[Dataset entries]

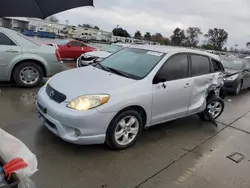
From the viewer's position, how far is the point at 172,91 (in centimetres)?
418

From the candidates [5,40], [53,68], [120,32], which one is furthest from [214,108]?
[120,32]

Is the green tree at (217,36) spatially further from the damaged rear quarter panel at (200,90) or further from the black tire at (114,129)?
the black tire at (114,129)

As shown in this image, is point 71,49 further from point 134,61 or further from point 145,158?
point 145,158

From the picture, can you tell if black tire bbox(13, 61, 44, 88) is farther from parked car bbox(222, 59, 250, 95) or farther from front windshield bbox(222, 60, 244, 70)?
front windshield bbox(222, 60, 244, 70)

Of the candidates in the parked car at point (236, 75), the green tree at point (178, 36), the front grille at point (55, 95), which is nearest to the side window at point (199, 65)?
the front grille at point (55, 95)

---

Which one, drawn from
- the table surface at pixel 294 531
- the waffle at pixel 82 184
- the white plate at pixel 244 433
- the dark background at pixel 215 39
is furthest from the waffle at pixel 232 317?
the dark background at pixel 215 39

* * *

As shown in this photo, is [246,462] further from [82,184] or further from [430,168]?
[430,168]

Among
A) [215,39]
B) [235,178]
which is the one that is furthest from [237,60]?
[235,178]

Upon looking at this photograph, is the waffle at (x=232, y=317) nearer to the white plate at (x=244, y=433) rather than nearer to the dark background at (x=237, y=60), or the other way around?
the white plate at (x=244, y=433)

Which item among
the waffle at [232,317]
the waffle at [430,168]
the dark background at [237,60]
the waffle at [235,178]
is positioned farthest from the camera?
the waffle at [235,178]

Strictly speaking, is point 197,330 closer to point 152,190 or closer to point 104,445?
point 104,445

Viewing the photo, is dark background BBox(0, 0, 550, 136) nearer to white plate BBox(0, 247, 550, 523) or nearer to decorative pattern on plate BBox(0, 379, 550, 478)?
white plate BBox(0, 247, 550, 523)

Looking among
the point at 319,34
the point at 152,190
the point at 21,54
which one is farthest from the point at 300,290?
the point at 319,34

### REQUIRED WORK
Pick out each line of the material above that contains the word "white", and copy those lines in the order they appear.

### WRITTEN ANSWER
- the white plate at pixel 244 433
Upon looking at this photograph, is the waffle at (x=232, y=317) nearer to the white plate at (x=244, y=433) rather than nearer to the dark background at (x=237, y=60), or the other way around?
the white plate at (x=244, y=433)
Viewing the photo, is dark background BBox(0, 0, 550, 136) nearer to white plate BBox(0, 247, 550, 523) or nearer to decorative pattern on plate BBox(0, 379, 550, 478)?
white plate BBox(0, 247, 550, 523)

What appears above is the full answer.